El muro central existente se conserva y actúa como elemento de separación entre el núcleo de comunicaciones verticales y las viviendas. En este núcleo se concentran los elementos más técnicos (baños, patios de instalaciones, ascensor…), una estrategia que no solo libera fachada, sino que también otorga flexibilidad a la distribución interior de las viviendas para adaptarlas a diferentes requerimientos de uso.
Estrategia formal
Se conservan los principales elementos preexistentes, como balcones y alféizares. Además, se mantiene la proporción vertical de ventanas y balconeras existentes para generar nuevas aberturas que garanticen luz y ventilación en todas las estancias. Los muros de fachada se rematan con una pequeña cornisa, siguiendo la estrategia compositiva del entorno.

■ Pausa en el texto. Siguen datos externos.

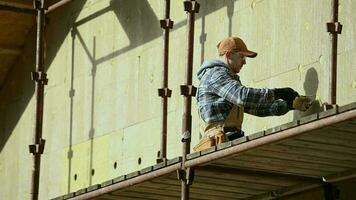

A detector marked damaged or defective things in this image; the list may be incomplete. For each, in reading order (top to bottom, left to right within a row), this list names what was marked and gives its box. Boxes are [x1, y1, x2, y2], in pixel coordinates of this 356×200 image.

rusty metal pipe [30, 0, 46, 200]
rusty metal pipe [186, 108, 356, 168]
rusty metal pipe [68, 162, 182, 200]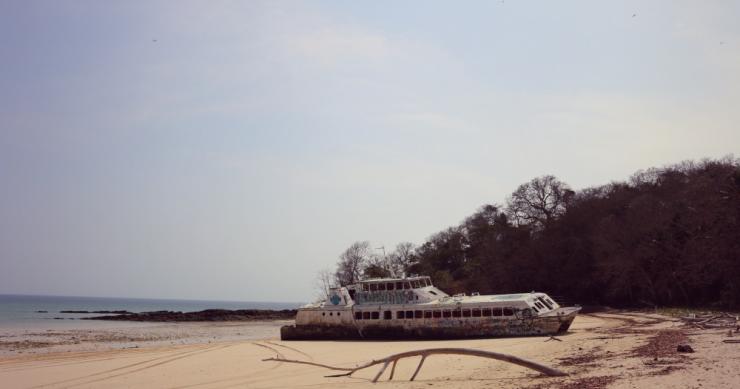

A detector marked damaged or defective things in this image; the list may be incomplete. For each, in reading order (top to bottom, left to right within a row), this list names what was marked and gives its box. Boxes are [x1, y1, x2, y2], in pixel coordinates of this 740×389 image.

rusted vessel [280, 274, 580, 338]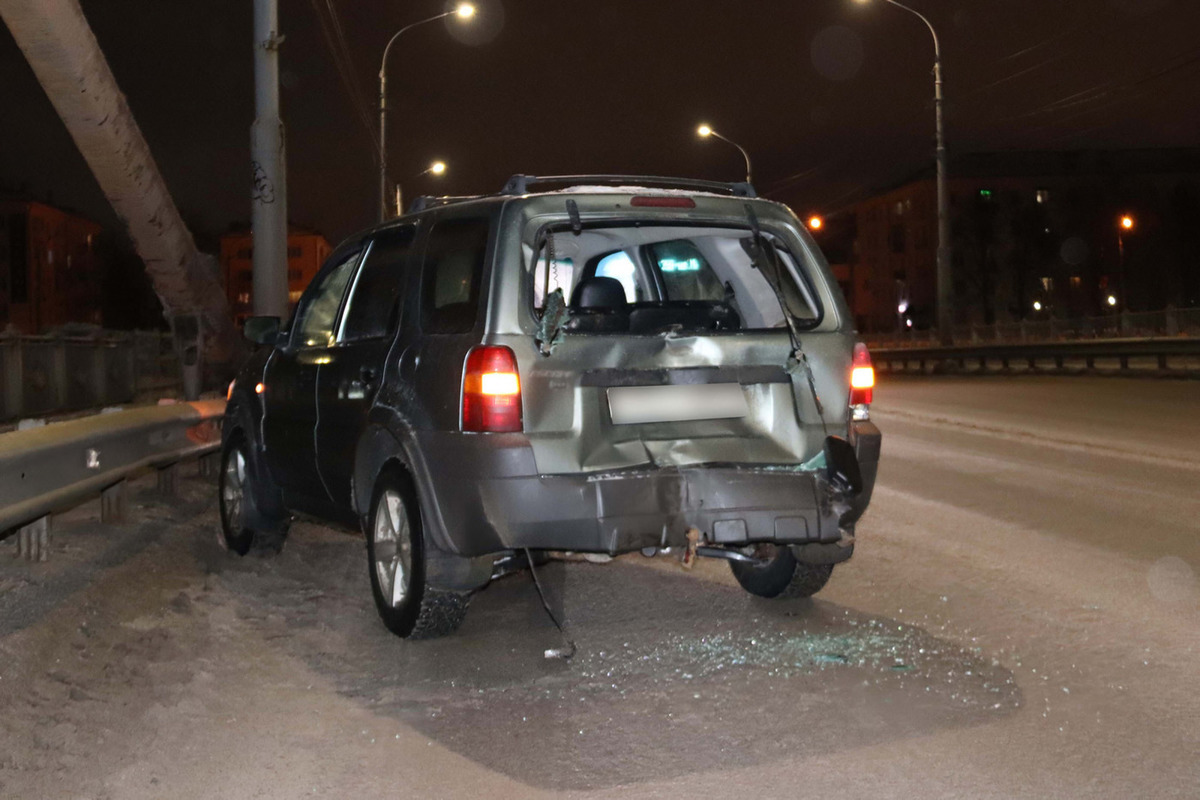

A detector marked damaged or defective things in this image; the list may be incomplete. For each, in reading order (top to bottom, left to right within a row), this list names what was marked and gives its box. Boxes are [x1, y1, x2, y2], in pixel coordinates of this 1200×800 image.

damaged suv [220, 175, 883, 638]
broken rear window [530, 225, 820, 335]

Se plantean algunos pequeños balcones de estructura de acero, claramente identificables como elementos contemporáneos, que aportan una salida exterior a los espacios comunes de las viviendas y dan cierto movimiento a una fachada de composición muy estricta.
Interiores
En el interior, la estructura de acero se deja vista y, pintada de blanco, aporta textura y profundidad a los techos, al mismo tiempo que refleja la luz hacia el interior de las viviendas. De nuevo, se trata de una estructura identificable en contraposición a los muros de obra cerámica originales. En definitiva, se trabaja con dos elementos: el blanco y la madera. El blanco de las paredes, el blanco brillante de los techos y de la estructura de acero, y el blanco del mobiliario (puertas, cocinas…). La madera se encuentra en el pavimento, en ventanas y balconeras y en algunos elementos singulares de cocinas y baños.
El proyecto logra un equilibrio entre la preservación del patrimonio histórico y la introducción de elementos contemporáneos que mejoran la funcionalidad y la calidad de vida de los habitantes. La combinación de materiales, la transparencia estructural y la atención a la luz natural permiten crear viviendas modernas sin perder la identidad original del edificio, demostrando que la rehabilitación respetuosa puede ser a la vez innovadora y sensible al contexto urbano.